Waterinfiltratie via bestrating in de praktijk
In theorie kunt u op elke bodem waterdoorlatende/-passerende bestrating aanleggen. Hoe hoger de doorlatendheid van de bodem, hoe eenvoudiger wel de opbouw.
Met een zware leem- en kleilaag of een grondwaterpeil kort onder het maaiveld moet u in een dikkere opbouw voorzien, om het water te bufferen. Laat de bodem minder dan 10-5 m/s water door of is de grondwaterspiegel te hoog, dan kunt u ook een drainagekoffer en/of drainageleidingen aanbrengen, en het water bufferen, zodat het geleidelijk aan in de bodem sijpelt (grind zal al 30% van het water in de opbouw bufferen). Ga voor de benodigde buffercapaciteit in uw situatie uit van de Vlaamse gewestelijke stedenbouwkundige verordening inzake hemelwaterputten, infiltratie- en buffervoorzieningen en gescheiden lozing van afval- en hemelwater, of van de KMI-gegevens over regenintensiteit.
Belang van goede onderbouw
Belangrijk is dat alle waterdoorlatende/-passerende toplagen gecombineerd worden met een juiste, doorlatende onderbouw. Ook bij steenslag- en graskunststofplaten moet de ondergrond stabiel, egaal en waterdoorlatend zijn. Het bodemleven moet bovendien overal vlot aan kunnen, om de doorlatendheid op lange termijn te garanderen. Dichtslibbende lagen zijn daarbij uit den boze. Daarom vermijdt een gesproken bedrijf bijvoorbeeld antiworteldoeken.

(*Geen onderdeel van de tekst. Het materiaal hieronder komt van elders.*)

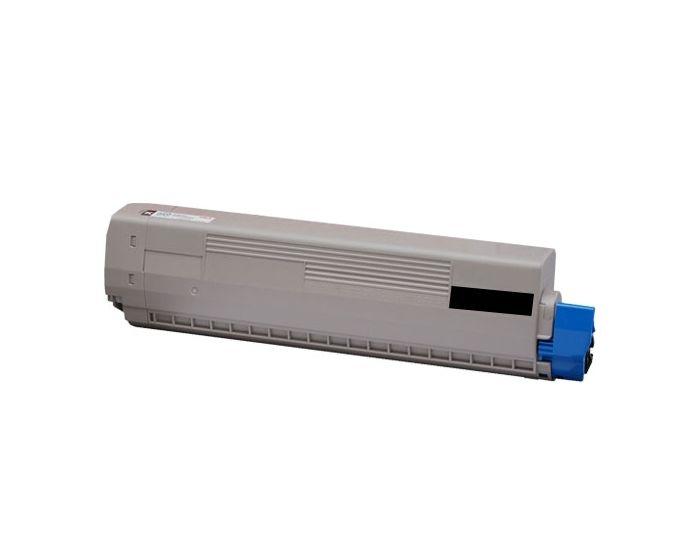 Oki C831 / 44844508 (bk) toner compatibil 0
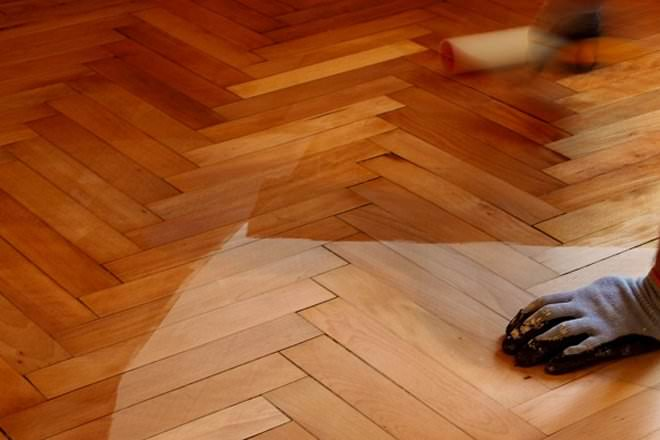Laminate vs. Hardwood Flooring. Hardwood Floor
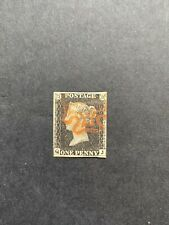 More details for great britain 1840 1d black plate 4 (qj) touching to clear margins used sg 2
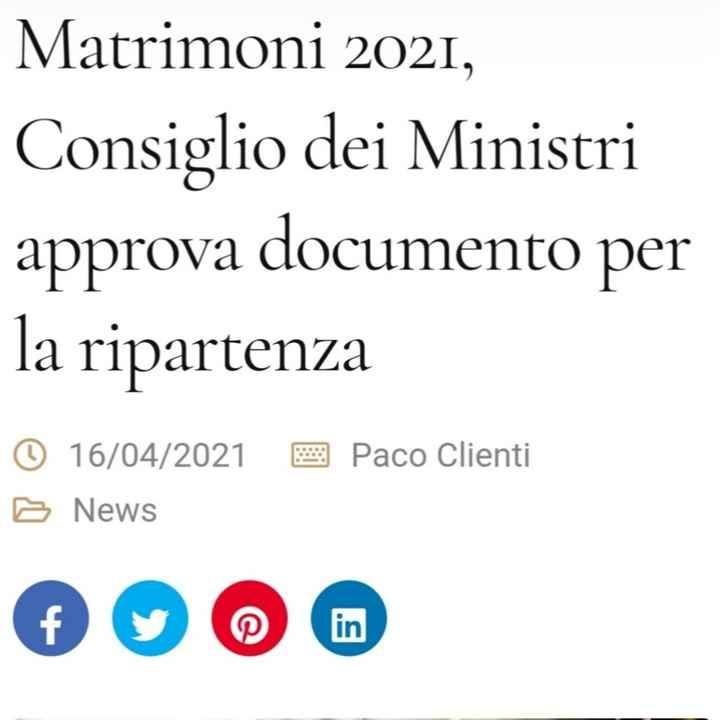 Matrimoni 2021.. - 1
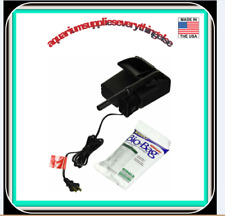 Tetra Whisper Power Filter 10 Gallons, Quiet 3-Stage aquarium Filtration
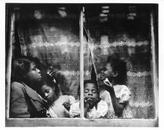 Rebecca, Harlem, NYC, 1947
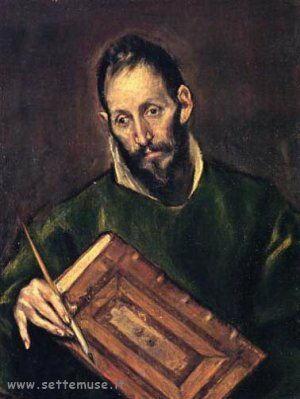 Ritratto di El Greco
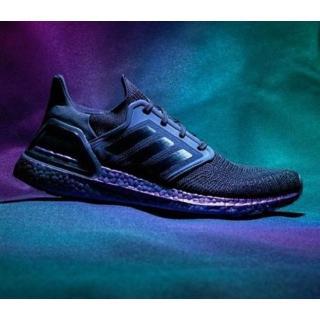 Giày Thể Thao Adidas Ultra Boost 20 Ub2020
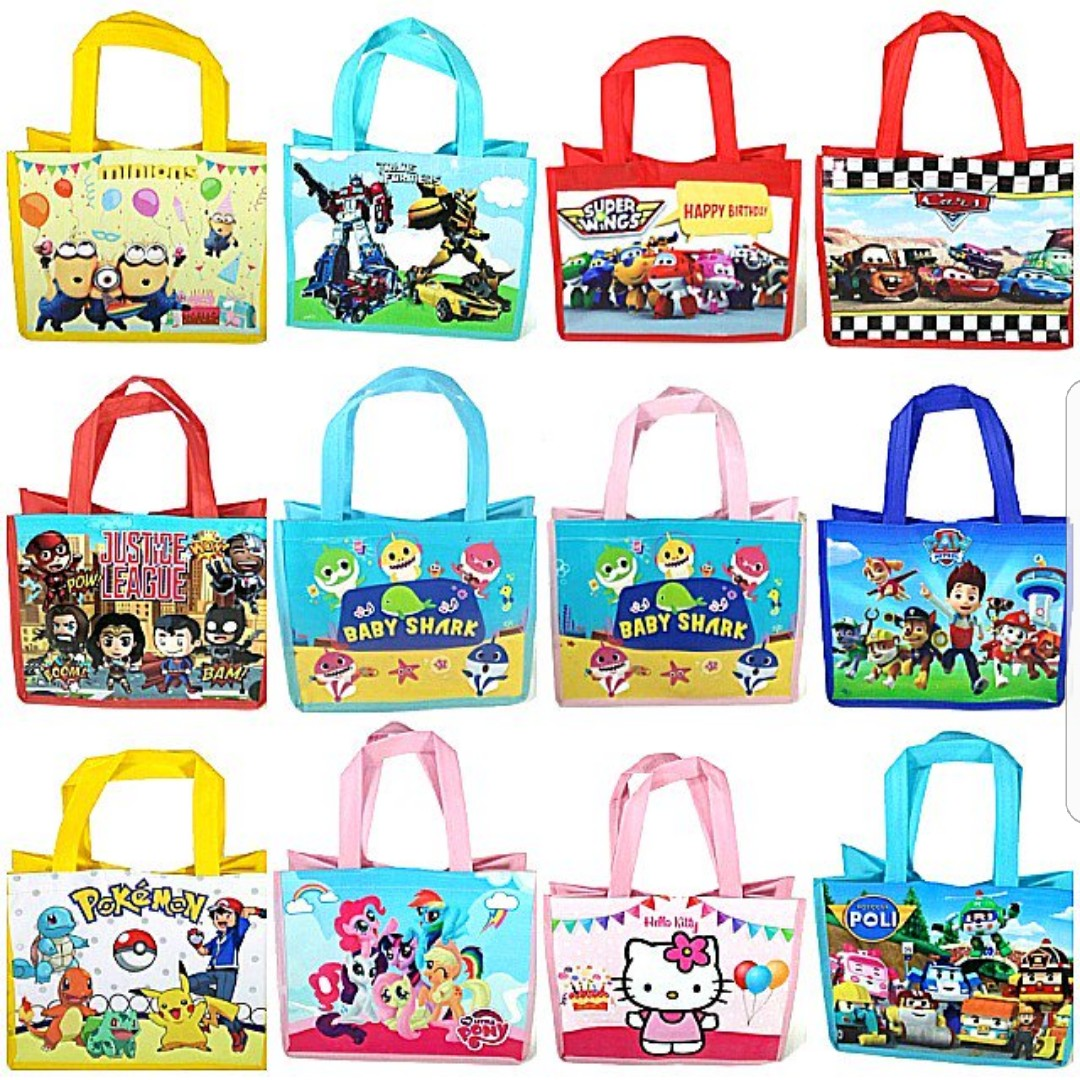 1for 1 20 12for 14 Baby Shark Cars Macqueen Paw Patrol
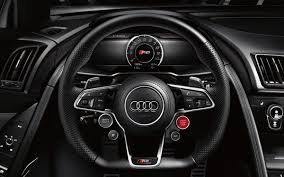 black audi r8 interior. 2017 audi r8 coupe step inside the mind of a racecar black interior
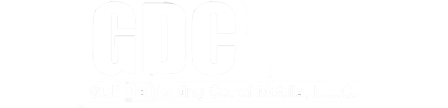 Gulf Distributing Co. of Mobile Logo
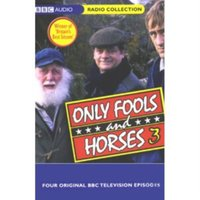 Only Fools And Horses 3 - John Sullivan - audiobook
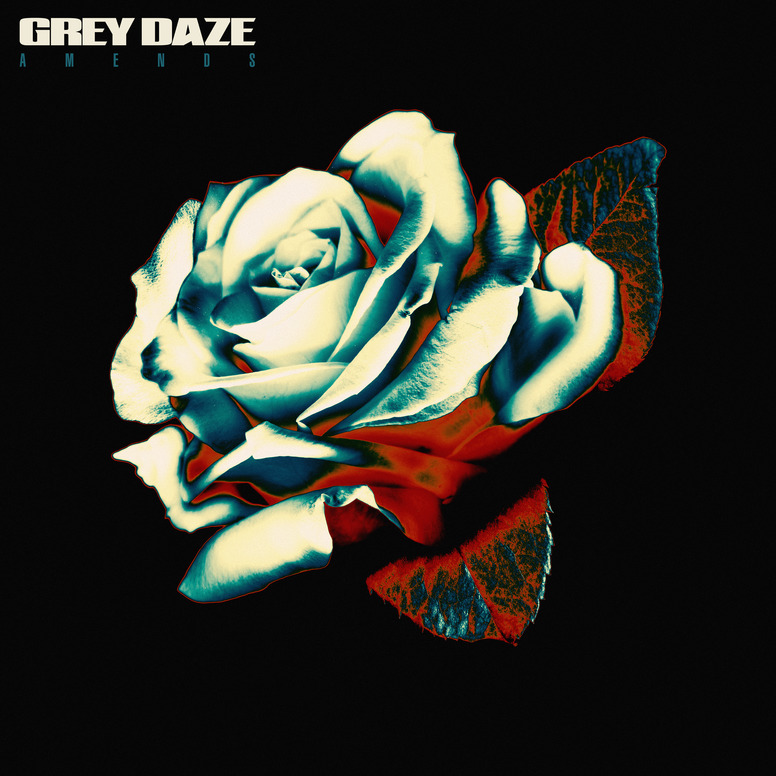 GREY DAZE - AMENDS (CD)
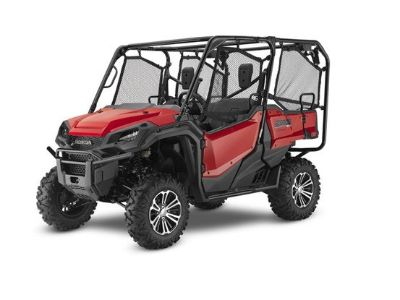 2017 Honda Pioneer 1000-5 Deluxe Side x Side Utility Vehicles Harrison, AR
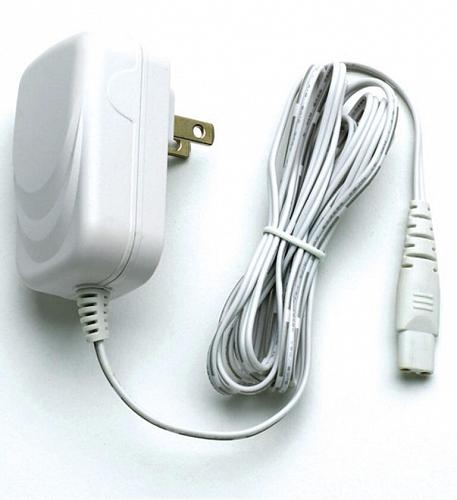 Magic Wand Rechargeable Replacement Charging Adapter - Guaranteed!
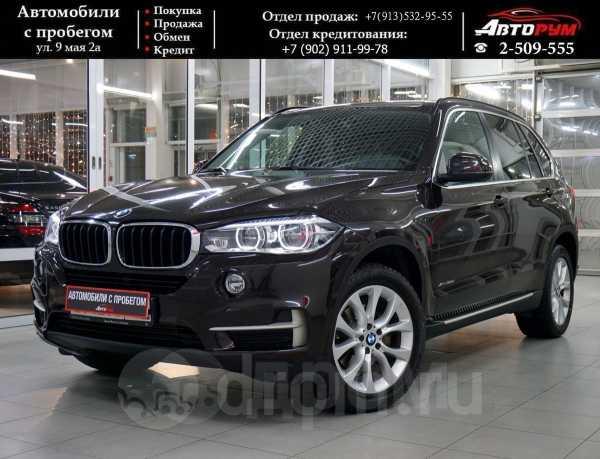 BMW X5, 2016 год, 3 197 000 руб.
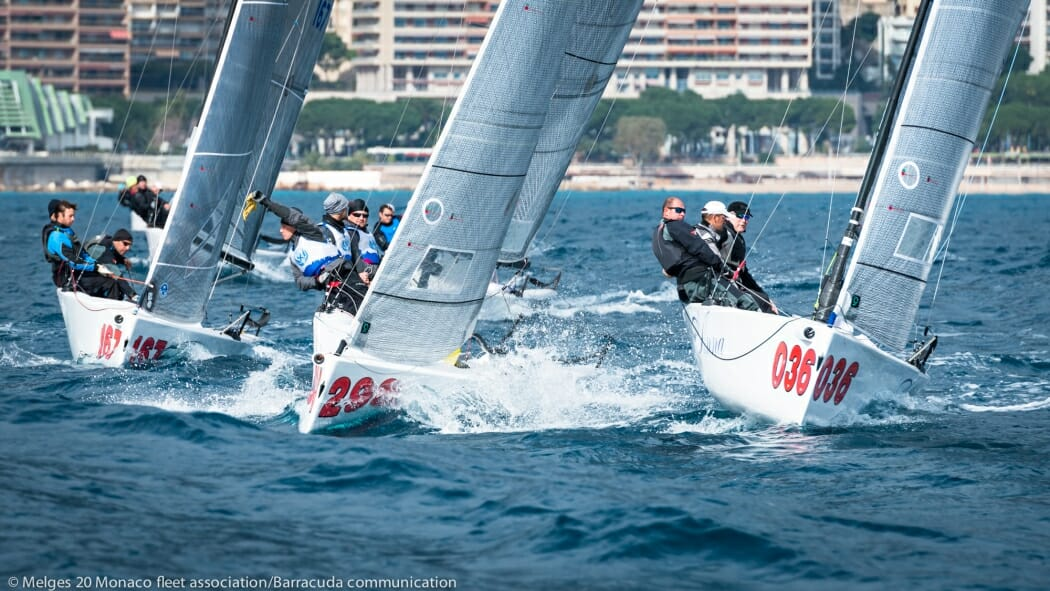 Sailing Winter Series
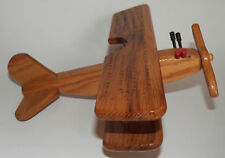3D Airplane Wooden Cribbage Board 2 Player Handmade Gift 4 Pegs (2 Black 2 Red)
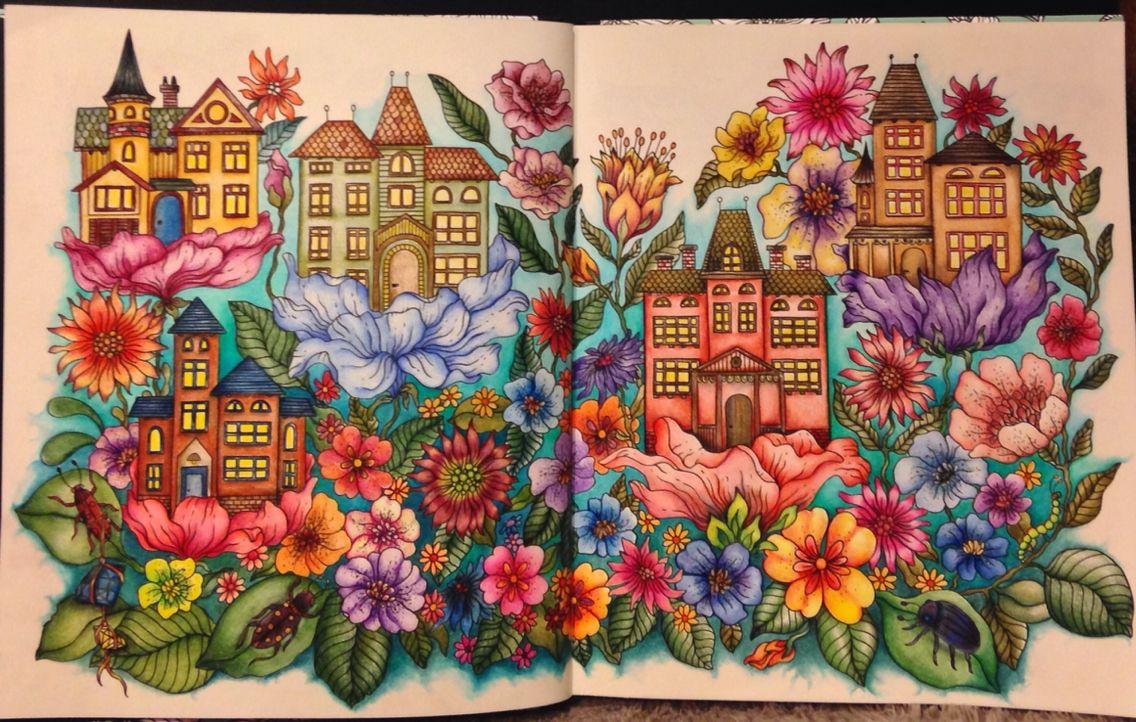 Houses And Flowers Kleurboek Kleuring Kleuren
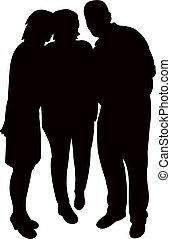 Drei Leute zusammen, Silhouette Vektor.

Hoe bestrating in het algemeen aanleggen?
bij deze oprit met kasseien (ELS-Garden)
We volgen een voorbeeld voor een zachtere ondergrond, weliswaar in grote lijnen. Eerst graaft u het baanbed uit. Dan plaatst u geotextiel, met daarover een goed waterdoorlatende en dragende fundering uit zo groot mogelijke, ongebonden steenslag (0/32 met een kleine fractie fijn materiaal) of drainerend schraal beton. Plaats bij een weinig doorlatende ondergrond ook een onderfundering in hetzelfde materiaal. Verdicht de (onder)fundering goed. Daarop komt eventueel geotextiel, (tweede geotextiel volgens een fabrikant niet nodig als je de fundering voldoende verdicht hebt) met erboven bv. gebroken steenslag (2-7 cm), lava gecombineerd met moraine split of drainerende mortel (4 cm voor tuin/terras) en de bestrating zelf, zoals klinkers. Voeg op met hetzelfde materiaal als het legbed. Tril af en voeg eventueel opnieuw in. Voorzie ook nog in 1 tot 2% helling naar de beplanting toe. Een bedrijf haalt ook een andere methode aan, waarbij bestrating op gebroken puin wordt geplaatst, met een egalisatielaag van fijn grind of brekerszand.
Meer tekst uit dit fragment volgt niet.